# [Instructions to follow]
Copy every line of the data in which the word "Green" occurs.
--- Listed records Enclosed Below ---
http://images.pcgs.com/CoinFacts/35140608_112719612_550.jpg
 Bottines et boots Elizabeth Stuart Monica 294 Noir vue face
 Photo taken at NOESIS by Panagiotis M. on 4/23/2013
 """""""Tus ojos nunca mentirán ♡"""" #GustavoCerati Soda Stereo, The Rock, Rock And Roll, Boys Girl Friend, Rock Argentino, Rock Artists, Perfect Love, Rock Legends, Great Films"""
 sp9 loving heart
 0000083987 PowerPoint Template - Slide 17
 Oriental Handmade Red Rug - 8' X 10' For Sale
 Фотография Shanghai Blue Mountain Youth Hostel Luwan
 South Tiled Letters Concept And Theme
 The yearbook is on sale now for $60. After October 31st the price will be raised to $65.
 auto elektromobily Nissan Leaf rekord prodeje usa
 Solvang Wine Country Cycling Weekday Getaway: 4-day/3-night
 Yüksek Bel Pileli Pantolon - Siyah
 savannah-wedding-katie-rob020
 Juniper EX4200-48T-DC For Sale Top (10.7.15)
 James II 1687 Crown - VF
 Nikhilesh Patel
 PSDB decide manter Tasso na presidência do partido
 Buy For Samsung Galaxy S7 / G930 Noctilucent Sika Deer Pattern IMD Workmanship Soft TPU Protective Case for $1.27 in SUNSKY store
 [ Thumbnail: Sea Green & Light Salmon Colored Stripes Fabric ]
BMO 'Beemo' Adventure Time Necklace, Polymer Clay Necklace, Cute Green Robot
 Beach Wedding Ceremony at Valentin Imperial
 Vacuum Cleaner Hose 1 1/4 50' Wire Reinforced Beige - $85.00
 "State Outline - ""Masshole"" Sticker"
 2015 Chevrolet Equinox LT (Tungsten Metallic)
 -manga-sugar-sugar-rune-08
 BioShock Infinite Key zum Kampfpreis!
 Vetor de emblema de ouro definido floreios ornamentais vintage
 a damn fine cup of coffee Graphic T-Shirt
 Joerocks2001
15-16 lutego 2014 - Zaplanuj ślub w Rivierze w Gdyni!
--- End of Enclosed Listed records ---
# [Result for this task]
 [ Thumbnail: Sea Green & Light Salmon Colored Stripes Fabric ]
BMO 'Beemo' Adventure Time Necklace, Polymer Clay Necklace, Cute Green Robot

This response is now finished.